Dans leur longue histoire de parias, les Rohingyas ont connu de nombreux exodes, mais jamais d'une telle ampleur et en si peu de temps. L'attaque, en octobre dernier, par l'Armée arakanaise du salut Rohingya (Arsa) - émanation du groupe Harakah al-Yaqin - de postes de police à Maungdaw avait été suivie par de vastes «opérations de nettoyage» de la Tatmadaw, l'armée birmane. Le 25 août, l'Arsa, qui dit défendre les droits de la minorité musulmane, a mené un nouvel assaut de plus grande envergure, provoquant des représailles accrues des forces de sécurité birmanes. Depuis, les Rohingyas fuient en masse l'Etat Rakhine en proie à un nettoyage ethnique. Selon les autorités, au moins 430 personnes ont été tuées, en majorité des «terroristes» de l'Arsa.

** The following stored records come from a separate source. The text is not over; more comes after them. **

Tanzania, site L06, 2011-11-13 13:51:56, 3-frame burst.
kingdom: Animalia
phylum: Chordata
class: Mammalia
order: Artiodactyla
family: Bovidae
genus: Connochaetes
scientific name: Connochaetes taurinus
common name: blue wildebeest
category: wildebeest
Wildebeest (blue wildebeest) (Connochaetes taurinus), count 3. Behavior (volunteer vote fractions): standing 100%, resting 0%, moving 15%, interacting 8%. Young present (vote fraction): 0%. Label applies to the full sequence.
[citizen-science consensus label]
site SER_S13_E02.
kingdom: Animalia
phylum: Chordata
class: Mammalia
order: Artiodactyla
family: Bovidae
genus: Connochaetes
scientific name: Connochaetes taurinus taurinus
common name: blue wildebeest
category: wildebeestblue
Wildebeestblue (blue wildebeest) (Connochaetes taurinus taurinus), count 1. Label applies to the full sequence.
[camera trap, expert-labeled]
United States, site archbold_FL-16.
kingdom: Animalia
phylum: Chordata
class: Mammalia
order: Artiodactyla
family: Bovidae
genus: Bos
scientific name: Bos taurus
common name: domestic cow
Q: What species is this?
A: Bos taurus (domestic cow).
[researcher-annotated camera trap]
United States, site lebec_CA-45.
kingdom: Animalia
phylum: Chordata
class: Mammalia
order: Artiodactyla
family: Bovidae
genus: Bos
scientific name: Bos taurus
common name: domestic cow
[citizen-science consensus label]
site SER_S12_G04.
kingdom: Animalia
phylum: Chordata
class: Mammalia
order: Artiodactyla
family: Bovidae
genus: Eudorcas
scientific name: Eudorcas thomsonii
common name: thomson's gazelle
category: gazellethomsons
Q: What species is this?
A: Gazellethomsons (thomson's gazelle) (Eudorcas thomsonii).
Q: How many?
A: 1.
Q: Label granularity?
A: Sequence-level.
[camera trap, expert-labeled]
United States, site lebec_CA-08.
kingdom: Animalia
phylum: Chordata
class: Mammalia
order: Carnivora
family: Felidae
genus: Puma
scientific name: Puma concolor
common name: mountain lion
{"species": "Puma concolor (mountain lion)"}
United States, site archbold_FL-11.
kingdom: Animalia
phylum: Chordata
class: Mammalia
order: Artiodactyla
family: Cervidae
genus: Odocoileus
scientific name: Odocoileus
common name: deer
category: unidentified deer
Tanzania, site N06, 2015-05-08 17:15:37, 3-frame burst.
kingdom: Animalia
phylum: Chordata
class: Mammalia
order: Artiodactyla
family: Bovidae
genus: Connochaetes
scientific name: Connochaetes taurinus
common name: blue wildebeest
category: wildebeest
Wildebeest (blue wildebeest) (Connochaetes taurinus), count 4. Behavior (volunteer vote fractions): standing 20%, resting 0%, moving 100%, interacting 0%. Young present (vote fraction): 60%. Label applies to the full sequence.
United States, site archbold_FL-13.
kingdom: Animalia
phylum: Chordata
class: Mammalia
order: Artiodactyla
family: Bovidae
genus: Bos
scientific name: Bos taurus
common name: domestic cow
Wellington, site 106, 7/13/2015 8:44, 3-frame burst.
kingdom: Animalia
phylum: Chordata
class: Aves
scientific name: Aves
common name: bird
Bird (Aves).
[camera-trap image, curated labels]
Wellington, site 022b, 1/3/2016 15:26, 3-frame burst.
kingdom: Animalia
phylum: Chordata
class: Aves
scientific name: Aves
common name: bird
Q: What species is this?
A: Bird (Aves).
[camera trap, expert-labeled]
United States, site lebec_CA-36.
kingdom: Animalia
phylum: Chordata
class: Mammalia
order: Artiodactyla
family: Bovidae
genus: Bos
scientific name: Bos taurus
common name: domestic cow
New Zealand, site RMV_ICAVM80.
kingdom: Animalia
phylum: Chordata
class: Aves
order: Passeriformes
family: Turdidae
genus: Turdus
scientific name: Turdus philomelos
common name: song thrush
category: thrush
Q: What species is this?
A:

A en croire la rapporteure spéciale de l'ONU pour la Birmanie, Yanghee Lee, plus d'un millier de personnes pourraient avoir trouvé la mort. Il faudra attendre encore plusieurs jours pour disposer d'un bilan plus précis : des milliers de gens continuent à affluer au Bangladesh à pied et sur des bateaux de pêche de fortune. Une centaine de corps ont été repêchés dans la rivière Naf, qui sépare les deux pays. Certains portaient des traces de balles. Dans les jours qui viennent, le Bangladesh, qui héberge déjà environ 400 000 Rohingyas arrivés lors de précédentes crises, va devoir gérer un nouvel afflux de réfugiés. «Je crois que cela va être l'une des pires catastrophes que le monde et la Birmanie ont vues ces dernières années», redoutait Yanghee Lee, vendredi. La rapporteure de l'ONU a déploré l'absence d'accès à l'Etat Rakhine. Avant d'exhorter Aung San Suu Kyi, Prix Nobel de la paix 1991 à «montrer au monde que ce pour quoi elle s'est battue était une Birmanie libre et démocratique».